The film was publically attacked by the Russian Consul General in Symferopil, Ukraine, Vladimir Andreev, who declared that it "did not reflect the entire truth about Crimea Tatars' collaboration and "distorted the truth about the Great Patriotic War" (Stalinist term for a Soviet-Nazi period of World War Two). Elaborating on his initial "insistent recommendation" to boycott Khaitarma, Mr. Andreev said in a live broadcast of the ATR TV channel (which produced the film) that he considered it "to be obvious that the Crimean Tatars had en mass committed high treason during the Great Patriotic War" and that his view was "consistent with the official Russian position" on the issue.
The scandal around Khaitarma is yet another proof of how much Ukraine and its culture is influenced by the Kremlin.

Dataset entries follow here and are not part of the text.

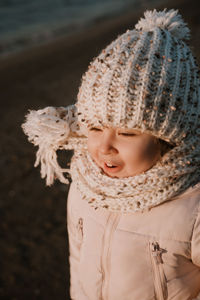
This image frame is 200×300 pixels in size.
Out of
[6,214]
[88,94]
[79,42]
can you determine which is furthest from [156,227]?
[79,42]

As if anticipating the fierce attack, the film also fulfils an educational mission, deconstructing the racist view of the Crimean Tatars, that up until today has been unopposed by the many "internationalist", "anti-xenophobic", and "anti-fascist" organizations in Ukraine and outside. In particular it informs the viewer that more that 30,000 Crimean Tatars fought against the Germans in World War Two, seven were awarded the golden star of the Hero of the Soviet Union, the highest Stalin's combat honor. Within only three days (May 18-20, 1944) the entire Crimean Tatar nation was expelled from the Crimea, a total of 194,110 individuals. In the mid-1960s, some 238,500 expelled Crimean Tatars lived in Siberia and Central Asia. 205,900 of them were children, women, and old people. Some 109,956 individuals died of exposure, hunger, and disease as they were transported in 1944 to their designated areas of settlement. This is four times more than the number of Crimean Tatars killed in WW2. The Soviet and now Putinite propaganda coyly terms the genocidal resettlement "a special operation."